Many Medicare beneficiaries have been disappointed to learn that Medicare does not provide long-term care benefits. Now, some of that disappointment could be ending. Thanks to new rules from CMS, Medicare Advantage plans can now offer some long-term care benefits.
Long-Term Care Costs
Long-term care refers to services associated with the activities of daily living. When people need help dressing, bathing or eating, for example, they need long-term care services.
According to the U.S. Department of Health and Human Services, these services aren’t cheap. One month in an assisted living facility runs an average of $3,628, while one month in a private room in a nursing home costs an average of $7,698. People who receive care at home will have to pay an average of $20.50 per hour if they need a health aide.

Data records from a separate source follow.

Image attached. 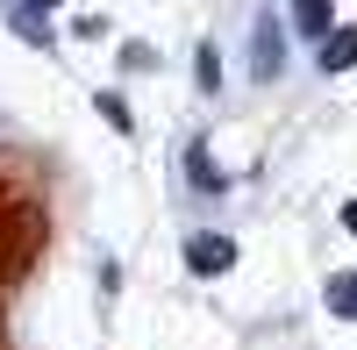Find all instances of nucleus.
<instances>
[{
	"mask_svg": "<svg viewBox=\"0 0 357 350\" xmlns=\"http://www.w3.org/2000/svg\"><path fill=\"white\" fill-rule=\"evenodd\" d=\"M229 265H236V243H229V236H186V272L215 279V272H229Z\"/></svg>",
	"mask_w": 357,
	"mask_h": 350,
	"instance_id": "obj_1",
	"label": "nucleus"
},
{
	"mask_svg": "<svg viewBox=\"0 0 357 350\" xmlns=\"http://www.w3.org/2000/svg\"><path fill=\"white\" fill-rule=\"evenodd\" d=\"M250 50H257V79H272V72H279V57H286V36L272 29V15H257V29H250Z\"/></svg>",
	"mask_w": 357,
	"mask_h": 350,
	"instance_id": "obj_2",
	"label": "nucleus"
},
{
	"mask_svg": "<svg viewBox=\"0 0 357 350\" xmlns=\"http://www.w3.org/2000/svg\"><path fill=\"white\" fill-rule=\"evenodd\" d=\"M357 65V29H329L321 36V72H350Z\"/></svg>",
	"mask_w": 357,
	"mask_h": 350,
	"instance_id": "obj_3",
	"label": "nucleus"
},
{
	"mask_svg": "<svg viewBox=\"0 0 357 350\" xmlns=\"http://www.w3.org/2000/svg\"><path fill=\"white\" fill-rule=\"evenodd\" d=\"M186 172H193V193H222V172H215V158H207V143L186 151Z\"/></svg>",
	"mask_w": 357,
	"mask_h": 350,
	"instance_id": "obj_4",
	"label": "nucleus"
},
{
	"mask_svg": "<svg viewBox=\"0 0 357 350\" xmlns=\"http://www.w3.org/2000/svg\"><path fill=\"white\" fill-rule=\"evenodd\" d=\"M293 22L301 36H329V0H293Z\"/></svg>",
	"mask_w": 357,
	"mask_h": 350,
	"instance_id": "obj_5",
	"label": "nucleus"
},
{
	"mask_svg": "<svg viewBox=\"0 0 357 350\" xmlns=\"http://www.w3.org/2000/svg\"><path fill=\"white\" fill-rule=\"evenodd\" d=\"M329 307L343 314V322H357V272H336L329 279Z\"/></svg>",
	"mask_w": 357,
	"mask_h": 350,
	"instance_id": "obj_6",
	"label": "nucleus"
},
{
	"mask_svg": "<svg viewBox=\"0 0 357 350\" xmlns=\"http://www.w3.org/2000/svg\"><path fill=\"white\" fill-rule=\"evenodd\" d=\"M100 114H107V122H114V129H136V122H129V107H122V100H114V93H100Z\"/></svg>",
	"mask_w": 357,
	"mask_h": 350,
	"instance_id": "obj_7",
	"label": "nucleus"
},
{
	"mask_svg": "<svg viewBox=\"0 0 357 350\" xmlns=\"http://www.w3.org/2000/svg\"><path fill=\"white\" fill-rule=\"evenodd\" d=\"M343 229H350V236H357V200H350V208H343Z\"/></svg>",
	"mask_w": 357,
	"mask_h": 350,
	"instance_id": "obj_8",
	"label": "nucleus"
},
{
	"mask_svg": "<svg viewBox=\"0 0 357 350\" xmlns=\"http://www.w3.org/2000/svg\"><path fill=\"white\" fill-rule=\"evenodd\" d=\"M29 8H50V0H29Z\"/></svg>",
	"mask_w": 357,
	"mask_h": 350,
	"instance_id": "obj_9",
	"label": "nucleus"
}]
</instances>
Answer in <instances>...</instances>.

These costs can really add up: 70 percent of people turning 65 now will need long-term care at some point, and the average length of care is three years.
Because long-term care is so expensive, many people do not have the ability to pay out of pocket. Traditionally, Medicare has covered skilled nursing care for a limited period, but it has not covered personal care that is considered non-medical.
For this type of coverage, people have had to turn to separate long-term care insurance policies or meet the financial requirements needed to qualify for Medicaid.
Now a new option is changing this.
The New Rules
Earlier this year, CMS announced that Medicare Advantage plans would be given the flexibility needed to offer some long-term care services.
Discussing the new rules, CMS Administrator Seema Verma cited both the increasing popularity of Medicare Advantage, which covered 33 percent of Medicare beneficiaries in 2017, and the innovation of Medicare Advantage providers.
Among other things, the rules will allow Medicare Advantage plans to offer adult day care services, in-home assistance and respite care for caregivers. Coverage for safety devices like stair rails will also be permitted.
What to Expect
According to Think Advisor, approximately 7.5 percent of enrollees will have access to additional long-term care or chronic condition benefits in 2019. Anthem, for example, will offer enrollees in Arizona and California long-term care benefits that include limited in-home assistance, adult day care center services, meal delivery and respire care for caregivers, as well as transportation services to help enrollees get to health care appointments.
These rules are new, but it appears that Medicare Advantage providers are interested in taking advantage of the opportunity to provide more benefits. Medicare insurance agents and beneficiaries should pay close attention to new coverage types.